Over the years, Piscopo has used his art and notoriety to help further causes he believes in. In 2005, Piscopo served as a member of a specially formed Healing Arts Committee through the Foundation for Medical Services, which was entrusted with the embellishment of public spaces within Mater Dei Hospital, Malta's main hospital, with suitable artwork. 10 years later, Piscopo represented Malta in a global project by French artist Klaus Guingand, entitled Art Warning the World. The project saw 201 artists from 200 countries come together to raise awareness on the importance of freedom in a video watched by 1.5 million people in 18 days. Then, in 2018, the artist was asked by the current Archbishop of Malta, Mons. Charles J. Scicluna, to mark World Poverty Day through a series of paintings. The result was an exhibition entitled Values Are Being Trampled Upon, which included subjects that ranged from migration to war, and domestic violence to child labour. In 2020, meanwhile, Piscopo donated two paintings to an exhibition by The Shift News, which aimed to celebrate the news site's third anniversary and raise funds for them to continue their work in investigative journalism.

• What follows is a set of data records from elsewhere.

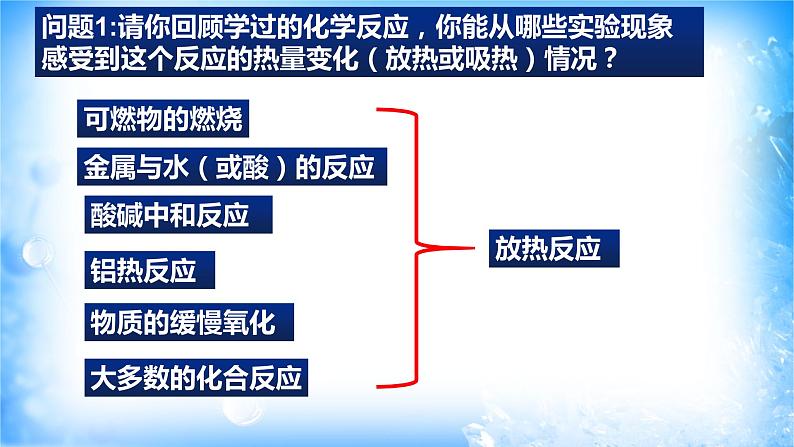 问题1:请你回顾学过的化学反应，你能从哪些实验现象感受到这个反应的热量变化（放热或吸热）情况？

可燃物的燃烧

金属与水（或酸）的反应

酸碱中和反应

铝热反应

物质的缓慢氧化

大多数的化合反应

放热反应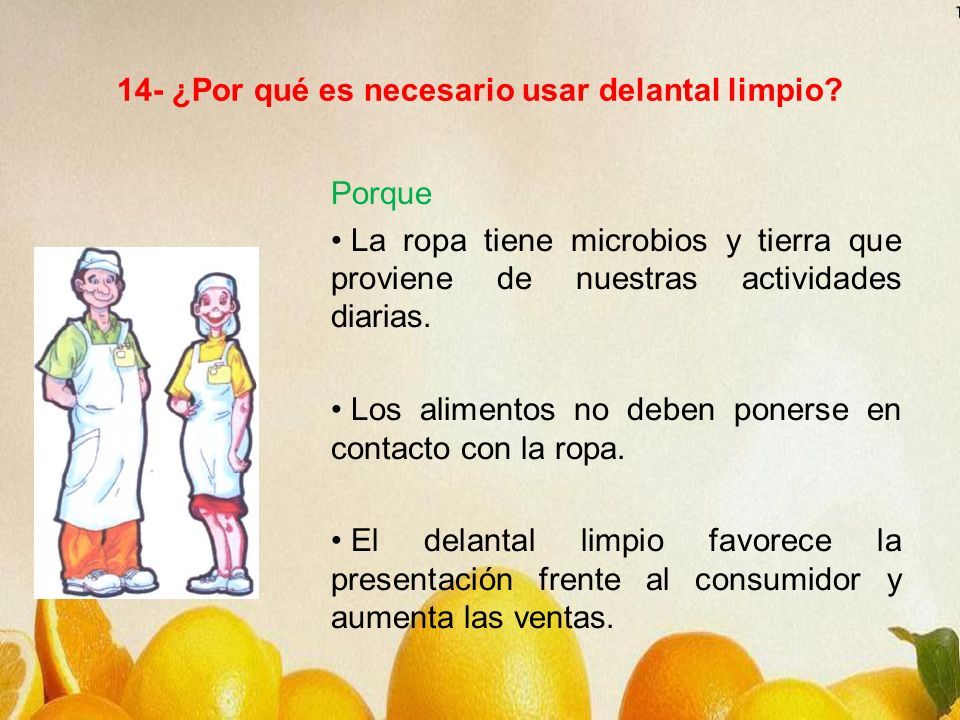 14- ¿Por qué es necesario usar delantal limpio?

Porque

• La ropa tiene microbios y tierra que proviene de nuestras actividades diarias.

• Los alimentos no deben ponerse en contacto con la ropa.

• El delantal limpio favorece la presentación frente al consumidor y aumenta las ventas.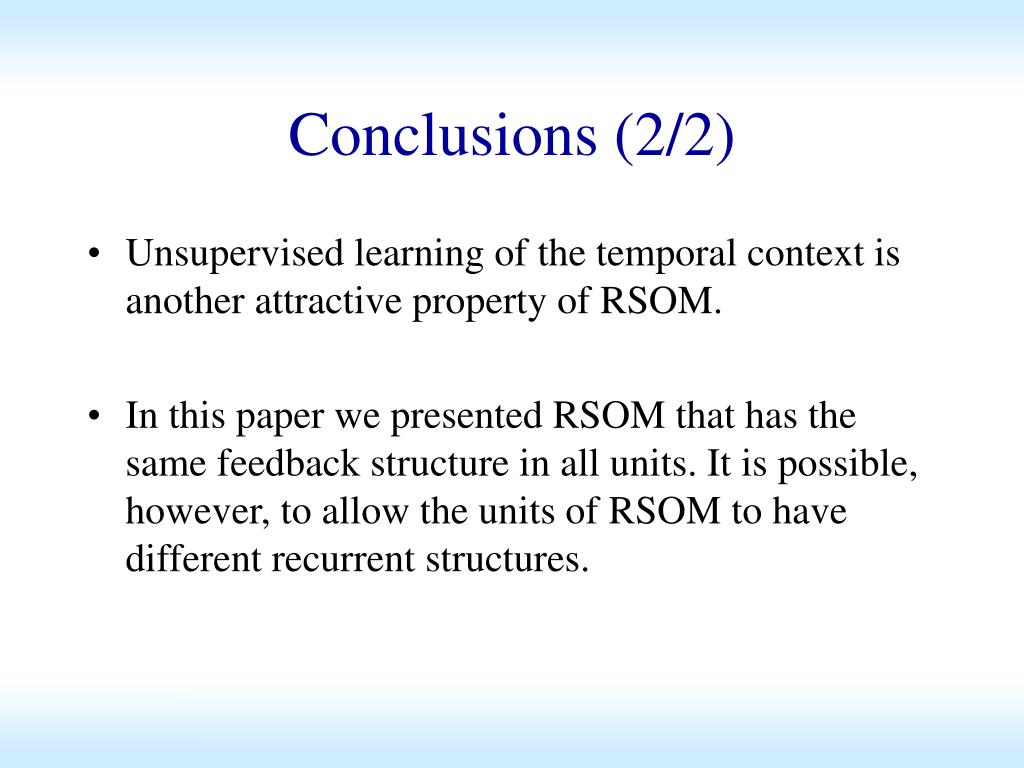 Conclusions (2/2)

• Unsupervised learning of the temporal context is another attractive property of RSOM.

• In this paper we presented RSOM that has the same feedback structure in all units. It is possible, however, to allow the units of RSOM to have different recurrent structures.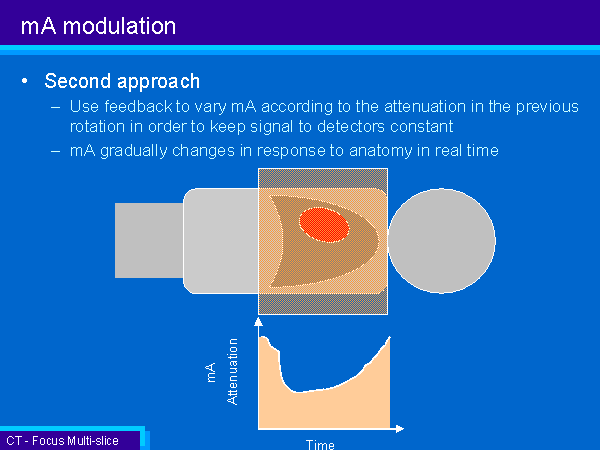 mA modulation

• Second approach
– Use feedback to vary mA according to the attenuation in the previous rotation in order to keep signal to detectors constant
– mA gradually changes in response to anatomy in real time

mA
Attenuation
Time

CT - Focus Multi-slice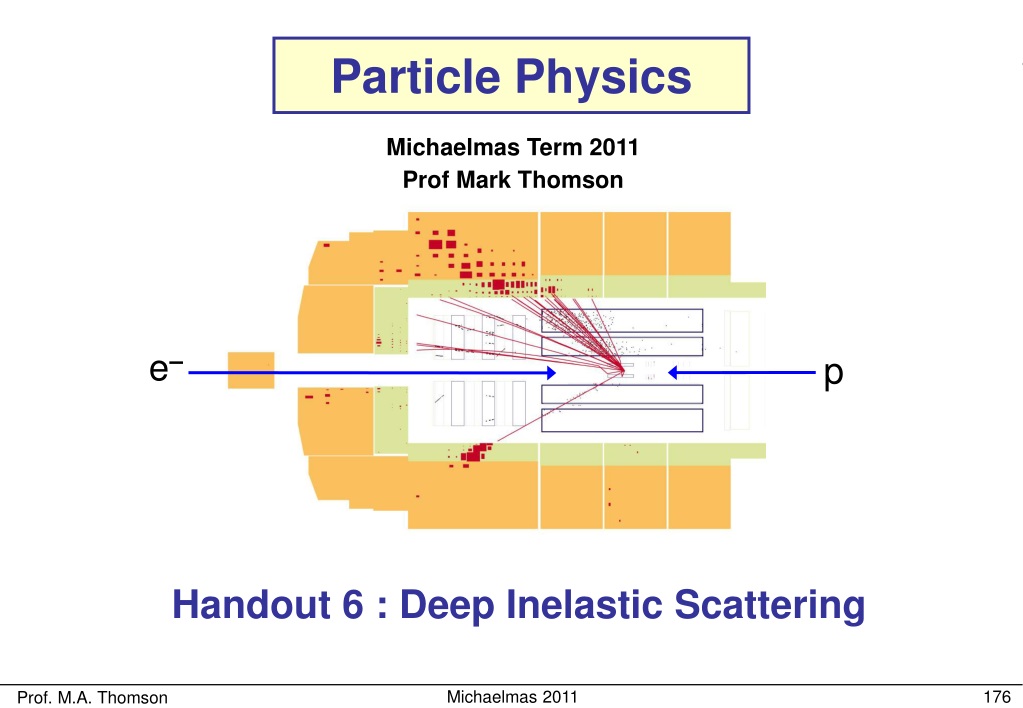 Particle Physics

Michaelmas Term 2011
Prof Mark Thomson

$e^-$

p

Handout 6 : Deep Inelastic Scattering

Prof. M.A. Thomson Michaelmas 2011 176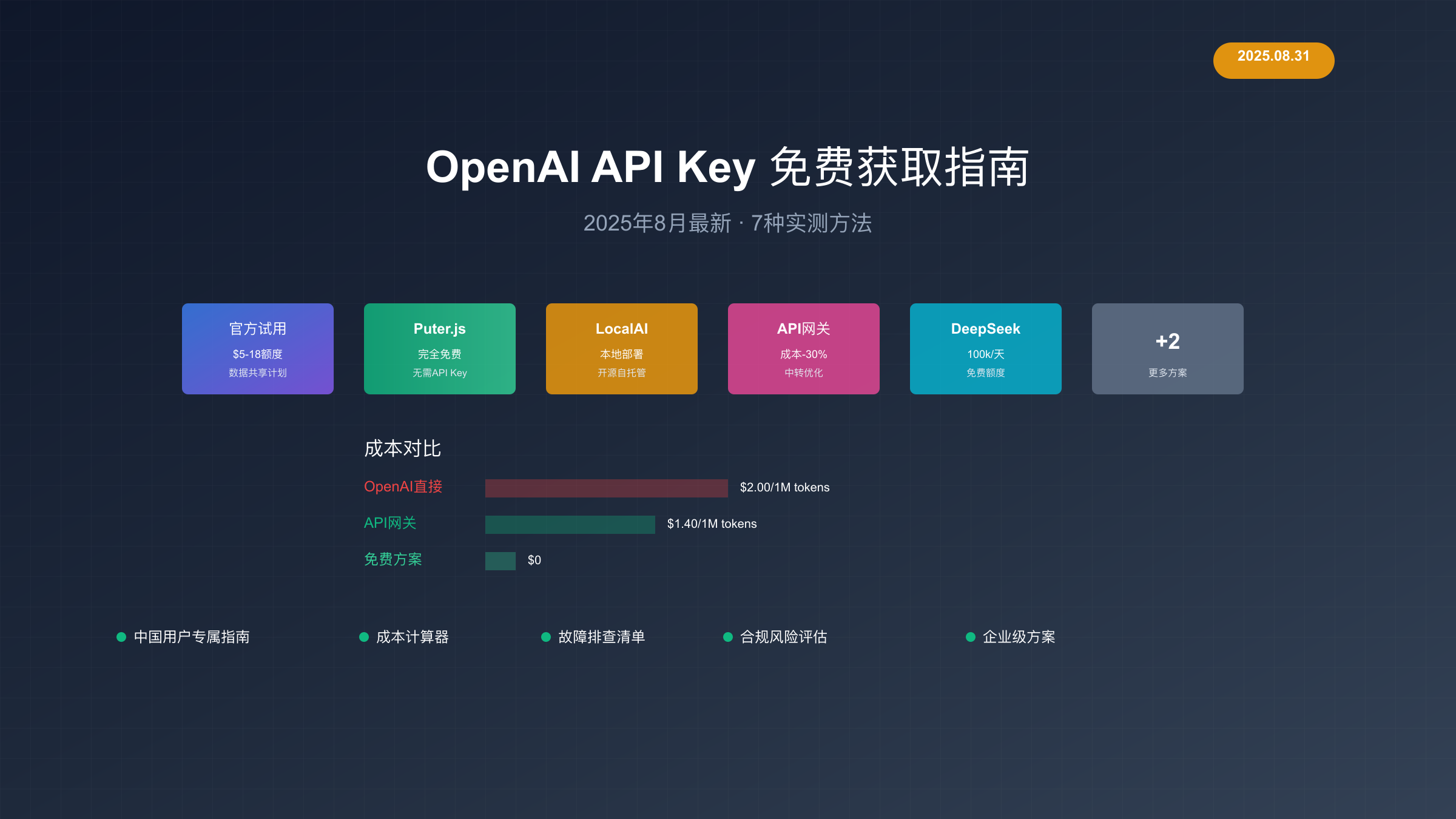 2025.08.31

OpenAI API Key 免费获取指南

2025年8月最新 · 7种实测方法

官方试用
\$5-18额度
数据共享计划

Puter.js
完全免费
无需API Key

LocalAI
本地部署
开源自托管

API网关
成本-30%
中转优化

DeepSeek
100k/天
免费额度

+2
更多方案

成本对比

OpenAI直接 \$2.00/1M tokens

API网关 \$1.40/1M tokens

免费方案 \$0

中国用户专属指南

成本计算器

故障排查清单

合规风险评估

企业级方案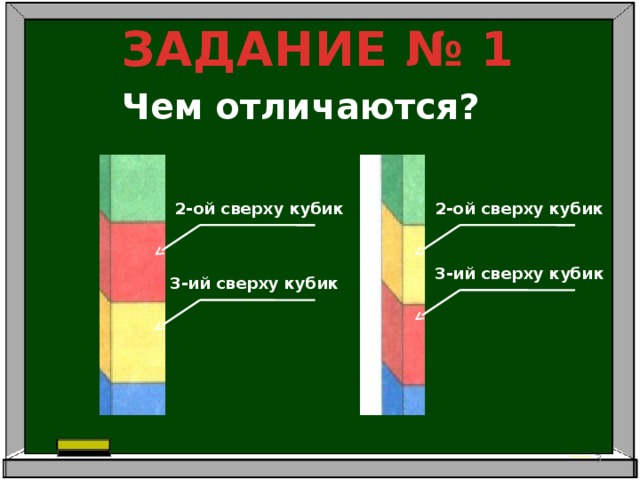 ЗАДАНИЕ № 1

Чем отличаются?

2-ой сверху кубик

3-ий сверху кубик

2-ой сверху кубик

3-ий сверху кубик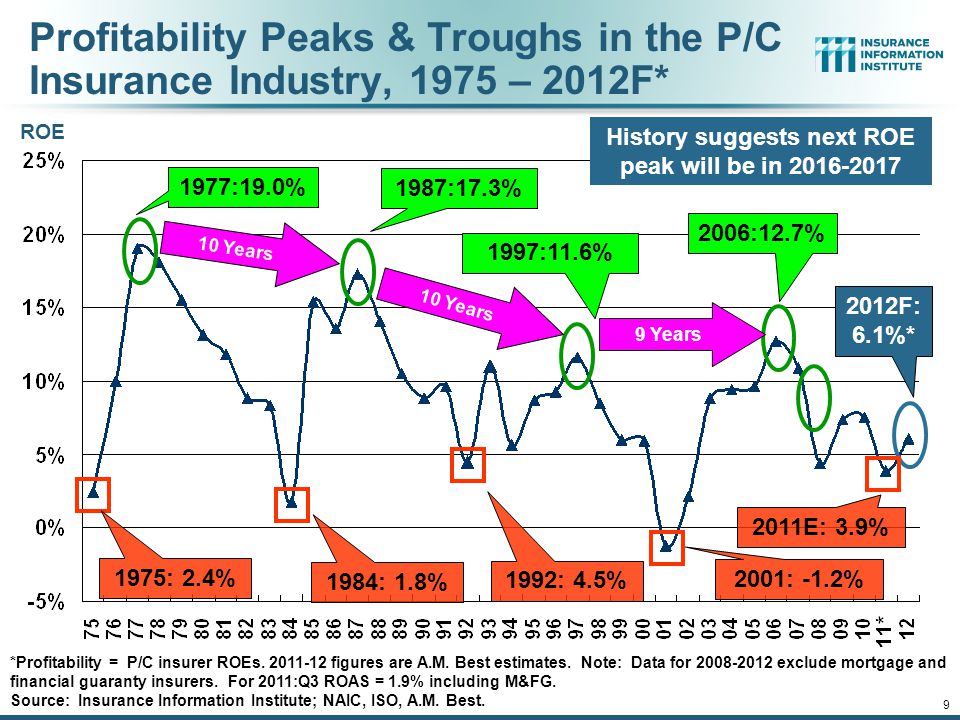 Profitability Peaks & Troughs in the P/C Insurance Industry, 1975 – 2012F*

INSURANCE INFORMATION INSTITUTE

ROE

History suggests next ROE peak will be in 2016-2017

25%
20%
15%
10%
5%
0%
-5%

1977:19.0%
1987:17.3%
1997:11.6%
2006:12.7%
2012F: 6.1%*

10 Years
10 Years
9 Years

1975: 2.4%
1984: 1.8%
1992: 4.5%
2001: -1.2%
2011E: 3.9%

75 76 77 78 79 80 81 82 83 84 85 86 87 88 89 90 91 92 93 94 95 96 97 98 99 00 01 02 03 04 05 06 07 08 09 10 11* 12

*Profitability = P/C insurer ROEs. 2011-12 figures are A.M. Best estimates. Note: Data for 2008-2012 exclude mortgage and financial guaranty insurers. For 2011:Q3 ROAS = 1.9% including M&FG.
Source: Insurance Information Institute; NAIC, ISO, A.M. Best.

9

Piscopo's latest exhibition, OPUS 20XX, was launched digitally amid the global COVID-19 pandemic.

== Artistic style ==

In varied phases of his career as an artist, Piscopo has tried various media starting with oils, frescos and tempera, before moving on to watercolour, acrylics, and oils. In recent years, Piscopo has been liberally using mixed media on canvas and has returned to the use of oil paint. His work has been described as 'an attempt at achieving simplicity' and that it 'transforms and transcends the reproduction of nature' by art historian and Smithsonian Institution lecturer, Joseph Paul Cassar.

== Personal life ==

Piscopo is married to Marthese (née Grixti), and they have four children together. He is an engineer by profession.